Seih Al Harf is an archaeological site in Northern Ras Al Khaimah, in the United Arab Emirates (UAE), dating back to the Wadi Suq period (2000–1300 BCE).

== Discovery and excavation ==
The site was first discovered in the late 1980s by British archaeologists and was put under a preservation order by the ruler of Ras Al Khaimah in 2004 (His father, the late Shaikh Saqr Bin Mohammad Al Qasimi had previously, in 1999, called for all archaeological sites in the emirate to be preserved). Although the site was seen to be threatened by the development of the northern extension of the arterial Emirates Road (E611), with proposals tabled to amend the road development to avoid damage to the site, the road project went ahead.

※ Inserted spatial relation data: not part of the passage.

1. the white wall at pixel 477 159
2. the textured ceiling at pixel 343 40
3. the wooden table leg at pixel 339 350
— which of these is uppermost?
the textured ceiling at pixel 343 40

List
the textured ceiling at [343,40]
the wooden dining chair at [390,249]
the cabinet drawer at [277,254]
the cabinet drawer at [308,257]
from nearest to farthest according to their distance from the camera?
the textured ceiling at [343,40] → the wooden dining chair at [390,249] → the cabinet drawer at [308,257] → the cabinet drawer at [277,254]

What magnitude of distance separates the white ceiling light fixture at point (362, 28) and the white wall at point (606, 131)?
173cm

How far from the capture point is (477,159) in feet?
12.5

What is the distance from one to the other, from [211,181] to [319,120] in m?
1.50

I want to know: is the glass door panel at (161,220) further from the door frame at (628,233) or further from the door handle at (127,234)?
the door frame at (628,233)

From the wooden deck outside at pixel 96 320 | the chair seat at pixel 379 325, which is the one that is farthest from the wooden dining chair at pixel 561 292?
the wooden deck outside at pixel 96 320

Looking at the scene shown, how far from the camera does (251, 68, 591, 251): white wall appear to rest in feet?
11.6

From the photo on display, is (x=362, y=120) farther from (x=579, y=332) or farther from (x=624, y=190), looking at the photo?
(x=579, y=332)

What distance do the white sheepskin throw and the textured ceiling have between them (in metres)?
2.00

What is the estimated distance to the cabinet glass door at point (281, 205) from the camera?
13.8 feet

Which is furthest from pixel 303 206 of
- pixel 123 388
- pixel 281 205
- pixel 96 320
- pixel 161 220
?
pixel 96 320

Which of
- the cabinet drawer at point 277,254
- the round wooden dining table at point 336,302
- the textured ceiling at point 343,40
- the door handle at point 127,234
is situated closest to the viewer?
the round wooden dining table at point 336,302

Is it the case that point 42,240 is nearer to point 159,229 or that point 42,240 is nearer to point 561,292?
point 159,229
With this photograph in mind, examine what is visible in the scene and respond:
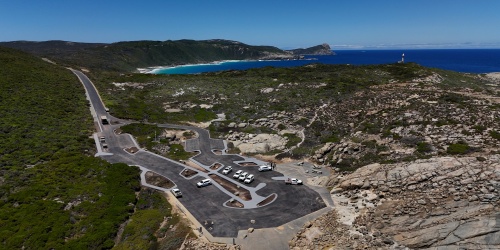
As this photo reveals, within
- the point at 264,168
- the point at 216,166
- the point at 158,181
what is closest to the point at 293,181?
the point at 264,168

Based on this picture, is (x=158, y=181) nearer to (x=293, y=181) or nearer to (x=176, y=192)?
(x=176, y=192)

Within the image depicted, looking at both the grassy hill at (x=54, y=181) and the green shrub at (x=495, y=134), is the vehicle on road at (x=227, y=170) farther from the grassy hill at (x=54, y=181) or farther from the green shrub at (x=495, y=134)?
the green shrub at (x=495, y=134)

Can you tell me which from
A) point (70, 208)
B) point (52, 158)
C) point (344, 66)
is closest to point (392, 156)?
point (70, 208)

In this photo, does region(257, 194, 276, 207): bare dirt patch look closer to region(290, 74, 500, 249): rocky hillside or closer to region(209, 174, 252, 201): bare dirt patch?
region(209, 174, 252, 201): bare dirt patch

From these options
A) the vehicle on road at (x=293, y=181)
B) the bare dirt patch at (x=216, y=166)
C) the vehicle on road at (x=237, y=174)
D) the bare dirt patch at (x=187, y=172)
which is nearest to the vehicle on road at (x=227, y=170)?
the vehicle on road at (x=237, y=174)

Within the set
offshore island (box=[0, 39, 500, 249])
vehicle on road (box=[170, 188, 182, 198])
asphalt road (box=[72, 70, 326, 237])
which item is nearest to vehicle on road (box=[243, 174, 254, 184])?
offshore island (box=[0, 39, 500, 249])
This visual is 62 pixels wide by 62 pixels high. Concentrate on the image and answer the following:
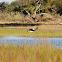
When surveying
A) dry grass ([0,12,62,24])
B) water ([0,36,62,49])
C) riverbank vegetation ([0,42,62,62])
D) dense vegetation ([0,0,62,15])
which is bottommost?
dry grass ([0,12,62,24])

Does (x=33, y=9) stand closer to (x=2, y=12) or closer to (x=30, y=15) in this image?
(x=30, y=15)

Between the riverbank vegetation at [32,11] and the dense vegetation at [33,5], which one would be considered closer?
the riverbank vegetation at [32,11]

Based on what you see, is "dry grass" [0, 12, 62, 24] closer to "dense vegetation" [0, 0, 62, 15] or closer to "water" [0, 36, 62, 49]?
"dense vegetation" [0, 0, 62, 15]

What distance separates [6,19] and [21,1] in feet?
18.5

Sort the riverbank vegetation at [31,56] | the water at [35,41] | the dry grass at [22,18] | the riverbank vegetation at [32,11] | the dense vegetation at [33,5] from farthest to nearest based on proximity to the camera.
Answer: the dense vegetation at [33,5] → the riverbank vegetation at [32,11] → the dry grass at [22,18] → the water at [35,41] → the riverbank vegetation at [31,56]

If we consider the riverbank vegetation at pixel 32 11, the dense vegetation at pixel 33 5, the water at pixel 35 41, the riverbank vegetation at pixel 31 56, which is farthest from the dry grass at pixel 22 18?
the riverbank vegetation at pixel 31 56

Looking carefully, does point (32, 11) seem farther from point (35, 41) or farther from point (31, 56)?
point (31, 56)

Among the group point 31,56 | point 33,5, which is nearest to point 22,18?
point 33,5

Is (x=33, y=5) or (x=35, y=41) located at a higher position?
(x=35, y=41)


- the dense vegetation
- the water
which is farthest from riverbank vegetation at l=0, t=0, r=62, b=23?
the water

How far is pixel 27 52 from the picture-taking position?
1047 cm

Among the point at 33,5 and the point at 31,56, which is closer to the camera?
the point at 31,56

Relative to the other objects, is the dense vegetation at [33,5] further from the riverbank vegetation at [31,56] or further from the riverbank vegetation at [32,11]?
Result: the riverbank vegetation at [31,56]

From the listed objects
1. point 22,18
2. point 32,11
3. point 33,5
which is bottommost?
point 22,18
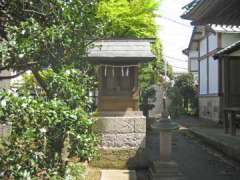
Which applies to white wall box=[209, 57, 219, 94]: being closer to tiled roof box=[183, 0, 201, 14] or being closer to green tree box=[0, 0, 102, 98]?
tiled roof box=[183, 0, 201, 14]

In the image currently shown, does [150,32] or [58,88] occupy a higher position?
[150,32]

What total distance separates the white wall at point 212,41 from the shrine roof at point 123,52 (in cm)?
1445

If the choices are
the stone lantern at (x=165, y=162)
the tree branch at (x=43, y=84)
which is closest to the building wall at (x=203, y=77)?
the stone lantern at (x=165, y=162)

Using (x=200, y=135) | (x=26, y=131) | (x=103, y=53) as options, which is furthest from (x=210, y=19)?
(x=200, y=135)

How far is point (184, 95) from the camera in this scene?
35.7 metres

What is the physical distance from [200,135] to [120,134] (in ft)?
24.5

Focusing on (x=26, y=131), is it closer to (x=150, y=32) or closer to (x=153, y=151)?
(x=153, y=151)

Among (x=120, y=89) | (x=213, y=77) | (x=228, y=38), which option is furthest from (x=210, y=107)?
(x=120, y=89)

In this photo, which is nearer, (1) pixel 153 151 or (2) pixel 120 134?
(2) pixel 120 134

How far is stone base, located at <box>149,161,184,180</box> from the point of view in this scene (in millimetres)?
10258

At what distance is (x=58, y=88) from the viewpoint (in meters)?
5.30

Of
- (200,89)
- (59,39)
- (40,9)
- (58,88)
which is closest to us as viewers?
(58,88)

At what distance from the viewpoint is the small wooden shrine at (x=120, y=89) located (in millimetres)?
12250

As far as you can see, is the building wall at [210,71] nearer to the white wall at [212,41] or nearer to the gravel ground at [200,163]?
the white wall at [212,41]
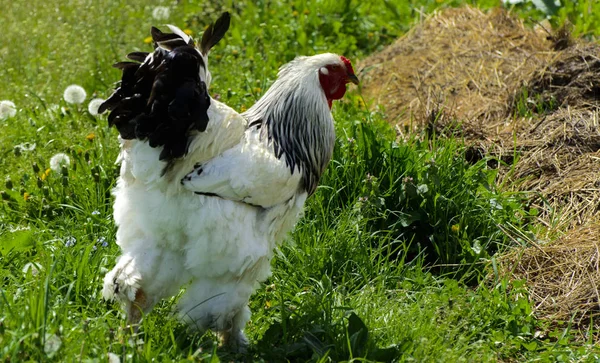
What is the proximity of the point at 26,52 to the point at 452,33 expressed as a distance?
383 cm

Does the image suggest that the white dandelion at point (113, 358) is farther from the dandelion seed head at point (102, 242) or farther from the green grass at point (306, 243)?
the dandelion seed head at point (102, 242)

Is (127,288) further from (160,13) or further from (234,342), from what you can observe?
(160,13)

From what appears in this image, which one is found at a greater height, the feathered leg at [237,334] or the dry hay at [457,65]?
the dry hay at [457,65]

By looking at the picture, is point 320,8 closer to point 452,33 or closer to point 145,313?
point 452,33

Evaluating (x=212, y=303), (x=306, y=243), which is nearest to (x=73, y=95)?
(x=306, y=243)

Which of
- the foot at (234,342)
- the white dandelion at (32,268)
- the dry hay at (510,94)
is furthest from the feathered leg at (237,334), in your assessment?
the dry hay at (510,94)

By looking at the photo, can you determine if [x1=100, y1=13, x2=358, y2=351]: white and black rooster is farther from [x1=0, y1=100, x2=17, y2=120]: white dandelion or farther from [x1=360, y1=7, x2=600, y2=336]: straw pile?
[x1=0, y1=100, x2=17, y2=120]: white dandelion

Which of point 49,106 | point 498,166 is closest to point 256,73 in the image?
point 49,106

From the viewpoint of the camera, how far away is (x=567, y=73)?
575cm

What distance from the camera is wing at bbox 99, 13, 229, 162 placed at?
10.9 feet

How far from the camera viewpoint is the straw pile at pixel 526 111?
4.49m

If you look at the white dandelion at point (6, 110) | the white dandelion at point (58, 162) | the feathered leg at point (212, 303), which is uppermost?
the white dandelion at point (6, 110)

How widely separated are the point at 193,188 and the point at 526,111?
10.3 feet

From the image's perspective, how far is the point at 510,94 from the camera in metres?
5.93
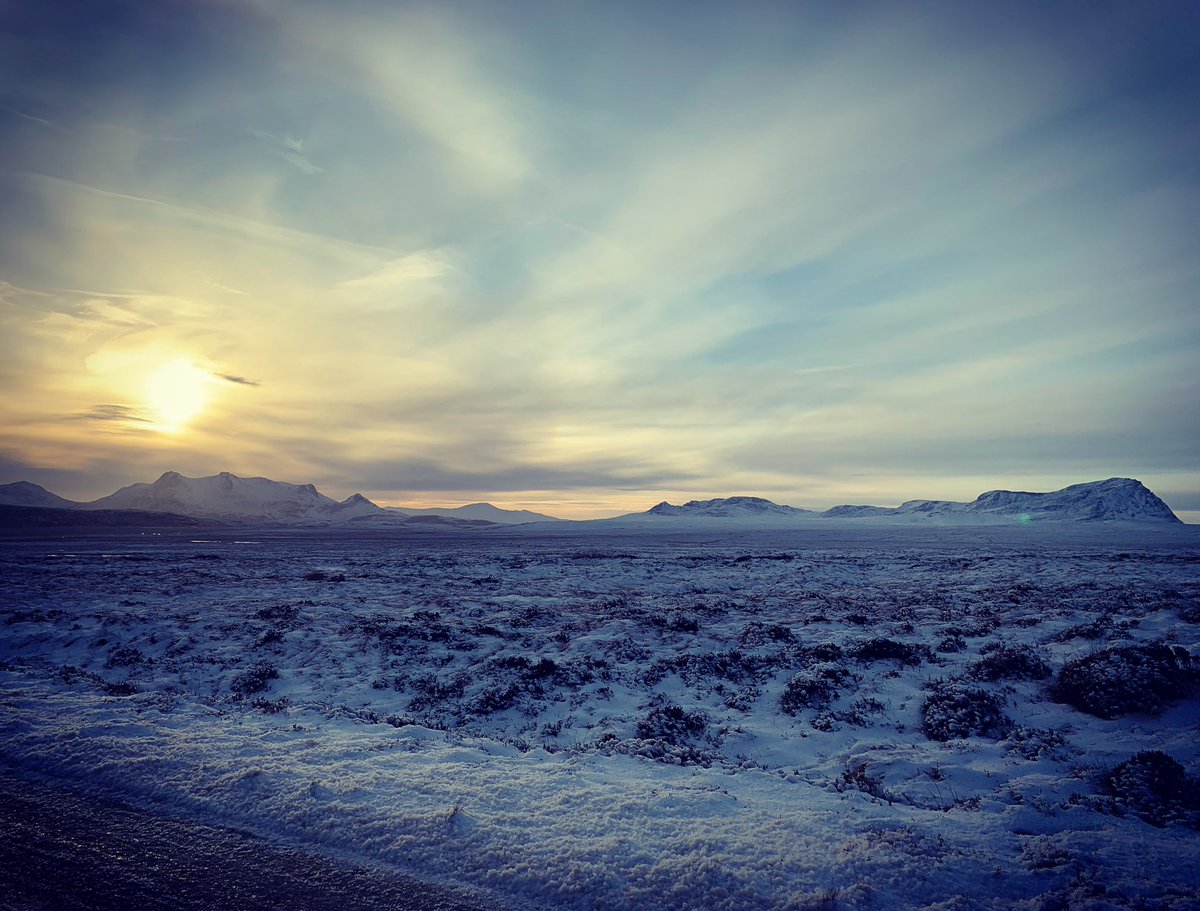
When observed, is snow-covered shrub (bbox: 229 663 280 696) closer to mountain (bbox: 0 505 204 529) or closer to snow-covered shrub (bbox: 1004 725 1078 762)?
snow-covered shrub (bbox: 1004 725 1078 762)

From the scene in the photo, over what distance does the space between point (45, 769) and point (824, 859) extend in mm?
9638

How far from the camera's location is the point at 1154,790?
684 cm

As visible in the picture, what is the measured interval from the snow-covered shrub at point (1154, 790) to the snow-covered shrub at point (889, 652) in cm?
611

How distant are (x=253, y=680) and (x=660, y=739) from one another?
9.76 meters

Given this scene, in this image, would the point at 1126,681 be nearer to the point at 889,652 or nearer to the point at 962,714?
the point at 962,714

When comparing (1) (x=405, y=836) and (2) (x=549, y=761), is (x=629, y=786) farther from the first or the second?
(1) (x=405, y=836)

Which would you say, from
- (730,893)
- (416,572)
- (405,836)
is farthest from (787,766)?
(416,572)

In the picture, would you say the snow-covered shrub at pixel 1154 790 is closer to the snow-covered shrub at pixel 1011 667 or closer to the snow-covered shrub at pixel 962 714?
the snow-covered shrub at pixel 962 714

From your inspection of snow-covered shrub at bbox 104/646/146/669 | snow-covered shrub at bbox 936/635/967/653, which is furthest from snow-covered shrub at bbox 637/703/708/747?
snow-covered shrub at bbox 104/646/146/669

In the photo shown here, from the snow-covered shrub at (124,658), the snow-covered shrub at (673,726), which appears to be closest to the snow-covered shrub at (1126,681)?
the snow-covered shrub at (673,726)

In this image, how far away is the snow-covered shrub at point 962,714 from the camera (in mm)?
9555

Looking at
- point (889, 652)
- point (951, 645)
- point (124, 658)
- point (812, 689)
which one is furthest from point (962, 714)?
point (124, 658)

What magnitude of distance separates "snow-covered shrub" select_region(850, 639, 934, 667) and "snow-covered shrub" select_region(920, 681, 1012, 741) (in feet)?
8.00

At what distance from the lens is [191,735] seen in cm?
848
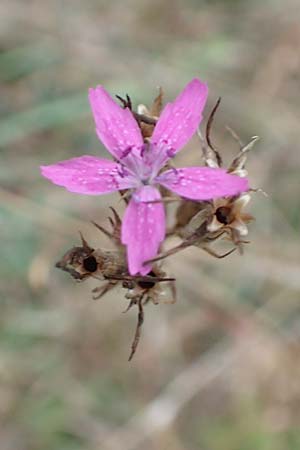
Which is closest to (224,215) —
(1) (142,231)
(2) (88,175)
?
(1) (142,231)

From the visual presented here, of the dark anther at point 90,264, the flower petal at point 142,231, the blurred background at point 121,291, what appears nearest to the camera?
the flower petal at point 142,231

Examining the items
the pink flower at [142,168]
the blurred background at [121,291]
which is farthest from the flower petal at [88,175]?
the blurred background at [121,291]

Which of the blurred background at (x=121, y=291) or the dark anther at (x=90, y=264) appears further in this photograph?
the blurred background at (x=121, y=291)

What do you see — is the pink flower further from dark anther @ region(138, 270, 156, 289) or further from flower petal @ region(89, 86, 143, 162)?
dark anther @ region(138, 270, 156, 289)

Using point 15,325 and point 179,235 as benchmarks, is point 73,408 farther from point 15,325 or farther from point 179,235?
point 179,235

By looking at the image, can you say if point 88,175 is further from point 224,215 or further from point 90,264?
point 224,215

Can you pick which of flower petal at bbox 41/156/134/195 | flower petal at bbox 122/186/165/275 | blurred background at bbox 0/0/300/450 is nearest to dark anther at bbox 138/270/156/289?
flower petal at bbox 122/186/165/275

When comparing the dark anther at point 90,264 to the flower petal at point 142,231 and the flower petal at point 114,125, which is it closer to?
the flower petal at point 142,231
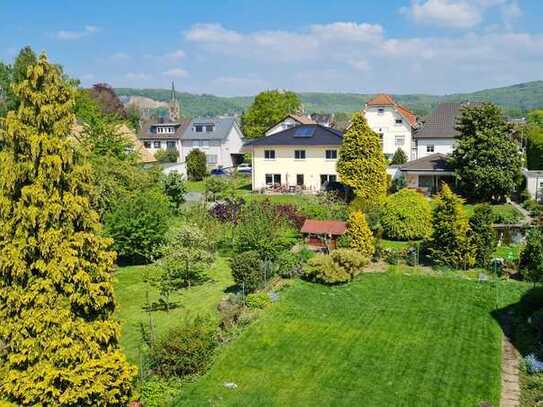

Seih Al Harf was excavated by a team from the University of Durham, led by Derek Kennet, in the spring of 2013. The site comprises a series of 50 burial sites, of which two were directly threatened by the road development, an 18-metre horseshoe shaped and a W-shaped tomb. Both were collective graves. Ten other excavated features were also impacted by the road development.

The 2013 dig excavated three monumental graves, six smaller collective tombs and a number of smaller burials. The three monumental tombs were all stone-built, corbelled structures and stand as some of the largest tombs from the Wadi Suq period found in Ras Al Khaimah. While most of the graves found were dated to late in this period, one of the tombs was identified as transitional from the earlier Umm Al Nar period (2600–2000 BCE). The area around Seih Al Harf is rich in finds of Wadi Suq era burials, in particular the nearby Shimal site, which contains both Umm Al Nar and Wadi Suq graves.

Included in some 10,000 artifacts removed from Seih Al Harf for research, the Durham team found a large variety of spearheads, arrowheads, razors, jewellery (including carnelian beads), blades, soft-stone and pottery vessels. One find included the skeleton of a woman found still wearing her bangles on her forearm.